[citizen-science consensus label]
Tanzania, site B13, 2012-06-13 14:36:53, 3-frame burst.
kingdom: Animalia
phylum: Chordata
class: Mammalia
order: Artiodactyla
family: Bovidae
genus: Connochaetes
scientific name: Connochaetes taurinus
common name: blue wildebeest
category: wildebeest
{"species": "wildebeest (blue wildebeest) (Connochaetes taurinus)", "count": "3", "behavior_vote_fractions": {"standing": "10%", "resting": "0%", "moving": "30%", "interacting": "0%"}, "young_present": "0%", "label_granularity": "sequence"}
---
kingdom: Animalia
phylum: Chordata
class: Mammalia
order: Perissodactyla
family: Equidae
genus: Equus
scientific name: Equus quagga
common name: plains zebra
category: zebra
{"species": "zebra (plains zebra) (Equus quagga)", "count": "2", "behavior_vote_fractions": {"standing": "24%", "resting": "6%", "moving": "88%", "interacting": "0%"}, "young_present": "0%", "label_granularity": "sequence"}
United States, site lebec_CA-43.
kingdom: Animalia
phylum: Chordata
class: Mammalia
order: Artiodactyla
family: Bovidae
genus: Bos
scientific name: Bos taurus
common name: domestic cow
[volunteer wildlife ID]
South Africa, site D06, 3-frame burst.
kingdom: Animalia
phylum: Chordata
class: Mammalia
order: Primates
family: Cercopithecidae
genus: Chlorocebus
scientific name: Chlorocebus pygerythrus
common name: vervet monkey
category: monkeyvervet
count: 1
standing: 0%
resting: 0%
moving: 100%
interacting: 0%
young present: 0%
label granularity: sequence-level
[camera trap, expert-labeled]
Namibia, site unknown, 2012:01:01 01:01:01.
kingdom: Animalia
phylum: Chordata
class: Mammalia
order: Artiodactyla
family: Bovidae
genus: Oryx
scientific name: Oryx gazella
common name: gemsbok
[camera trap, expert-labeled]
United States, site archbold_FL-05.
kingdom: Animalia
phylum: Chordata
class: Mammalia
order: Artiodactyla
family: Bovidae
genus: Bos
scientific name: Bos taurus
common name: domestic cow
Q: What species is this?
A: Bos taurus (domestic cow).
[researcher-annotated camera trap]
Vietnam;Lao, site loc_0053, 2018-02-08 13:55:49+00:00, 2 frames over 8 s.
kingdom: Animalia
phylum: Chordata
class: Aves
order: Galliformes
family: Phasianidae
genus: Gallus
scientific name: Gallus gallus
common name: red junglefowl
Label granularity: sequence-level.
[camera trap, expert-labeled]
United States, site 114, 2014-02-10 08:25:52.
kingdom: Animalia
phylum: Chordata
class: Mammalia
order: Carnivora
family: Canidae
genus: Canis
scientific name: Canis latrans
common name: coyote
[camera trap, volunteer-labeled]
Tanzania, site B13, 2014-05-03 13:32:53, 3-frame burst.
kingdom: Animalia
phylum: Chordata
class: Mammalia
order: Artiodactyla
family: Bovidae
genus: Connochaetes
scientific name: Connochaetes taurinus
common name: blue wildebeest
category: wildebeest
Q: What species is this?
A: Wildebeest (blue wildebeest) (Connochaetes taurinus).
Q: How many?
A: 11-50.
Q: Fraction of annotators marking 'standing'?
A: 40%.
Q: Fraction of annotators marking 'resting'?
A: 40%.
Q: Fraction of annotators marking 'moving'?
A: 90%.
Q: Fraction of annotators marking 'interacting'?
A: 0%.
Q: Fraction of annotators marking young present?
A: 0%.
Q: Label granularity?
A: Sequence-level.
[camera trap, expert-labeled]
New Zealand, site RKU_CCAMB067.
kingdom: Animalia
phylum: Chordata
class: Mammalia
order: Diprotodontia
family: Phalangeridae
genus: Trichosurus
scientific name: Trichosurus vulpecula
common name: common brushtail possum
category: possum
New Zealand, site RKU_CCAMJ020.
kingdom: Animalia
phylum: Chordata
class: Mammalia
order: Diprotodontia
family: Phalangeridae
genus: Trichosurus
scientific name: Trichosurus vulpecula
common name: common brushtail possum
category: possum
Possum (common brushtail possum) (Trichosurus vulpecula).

## [REQUIREMENT]
Print the records again in their entirety, character for character.

## [RESULT]
[citizen-science consensus label]
Tanzania, site B13, 2012-06-13 14:36:53, 3-frame burst.
kingdom: Animalia
phylum: Chordata
class: Mammalia
order: Artiodactyla
family: Bovidae
genus: Connochaetes
scientific name: Connochaetes taurinus
common name: blue wildebeest
category: wildebeest
{"species": "wildebeest (blue wildebeest) (Connochaetes taurinus)", "count": "3", "behavior_vote_fractions": {"standing": "10%", "resting": "0%", "moving": "30%", "interacting": "0%"}, "young_present": "0%", "label_granularity": "sequence"}
---
kingdom: Animalia
phylum: Chordata
class: Mammalia
order: Perissodactyla
family: Equidae
genus: Equus
scientific name: Equus quagga
common name: plains zebra
category: zebra
{"species": "zebra (plains zebra) (Equus quagga)", "count": "2", "behavior_vote_fractions": {"standing": "24%", "resting": "6%", "moving": "88%", "interacting": "0%"}, "young_present": "0%", "label_granularity": "sequence"}
United States, site lebec_CA-43.
kingdom: Animalia
phylum: Chordata
class: Mammalia
order: Artiodactyla
family: Bovidae
genus: Bos
scientific name: Bos taurus
common name: domestic cow
[volunteer wildlife ID]
South Africa, site D06, 3-frame burst.
kingdom: Animalia
phylum: Chordata
class: Mammalia
order: Primates
family: Cercopithecidae
genus: Chlorocebus
scientific name: Chlorocebus pygerythrus
common name: vervet monkey
category: monkeyvervet
count: 1
standing: 0%
resting: 0%
moving: 100%
interacting: 0%
young present: 0%
label granularity: sequence-level
[camera trap, expert-labeled]
Namibia, site unknown, 2012:01:01 01:01:01.
kingdom: Animalia
phylum: Chordata
class: Mammalia
order: Artiodactyla
family: Bovidae
genus: Oryx
scientific name: Oryx gazella
common name: gemsbok
[camera trap, expert-labeled]
United States, site archbold_FL-05.
kingdom: Animalia
phylum: Chordata
class: Mammalia
order: Artiodactyla
family: Bovidae
genus: Bos
scientific name: Bos taurus
common name: domestic cow
Q: What species is this?
A: Bos taurus (domestic cow).
[researcher-annotated camera trap]
Vietnam;Lao, site loc_0053, 2018-02-08 13:55:49+00:00, 2 frames over 8 s.
kingdom: Animalia
phylum: Chordata
class: Aves
order: Galliformes
family: Phasianidae
genus: Gallus
scientific name: Gallus gallus
common name: red junglefowl
Label granularity: sequence-level.
[camera trap, expert-labeled]
United States, site 114, 2014-02-10 08:25:52.
kingdom: Animalia
phylum: Chordata
class: Mammalia
order: Carnivora
family: Canidae
genus: Canis
scientific name: Canis latrans
common name: coyote
[camera trap, volunteer-labeled]
Tanzania, site B13, 2014-05-03 13:32:53, 3-frame burst.
kingdom: Animalia
phylum: Chordata
class: Mammalia
order: Artiodactyla
family: Bovidae
genus: Connochaetes
scientific name: Connochaetes taurinus
common name: blue wildebeest
category: wildebeest
Q: What species is this?
A: Wildebeest (blue wildebeest) (Connochaetes taurinus).
Q: How many?
A: 11-50.
Q: Fraction of annotators marking 'standing'?
A: 40%.
Q: Fraction of annotators marking 'resting'?
A: 40%.
Q: Fraction of annotators marking 'moving'?
A: 90%.
Q: Fraction of annotators marking 'interacting'?
A: 0%.
Q: Fraction of annotators marking young present?
A: 0%.
Q: Label granularity?
A: Sequence-level.
[camera trap, expert-labeled]
New Zealand, site RKU_CCAMB067.
kingdom: Animalia
phylum: Chordata
class: Mammalia
order: Diprotodontia
family: Phalangeridae
genus: Trichosurus
scientific name: Trichosurus vulpecula
common name: common brushtail possum
category: possum
New Zealand, site RKU_CCAMJ020.
kingdom: Animalia
phylum: Chordata
class: Mammalia
order: Diprotodontia
family: Phalangeridae
genus: Trichosurus
scientific name: Trichosurus vulpecula
common name: common brushtail possum
category: possum
Possum (common brushtail possum) (Trichosurus vulpecula).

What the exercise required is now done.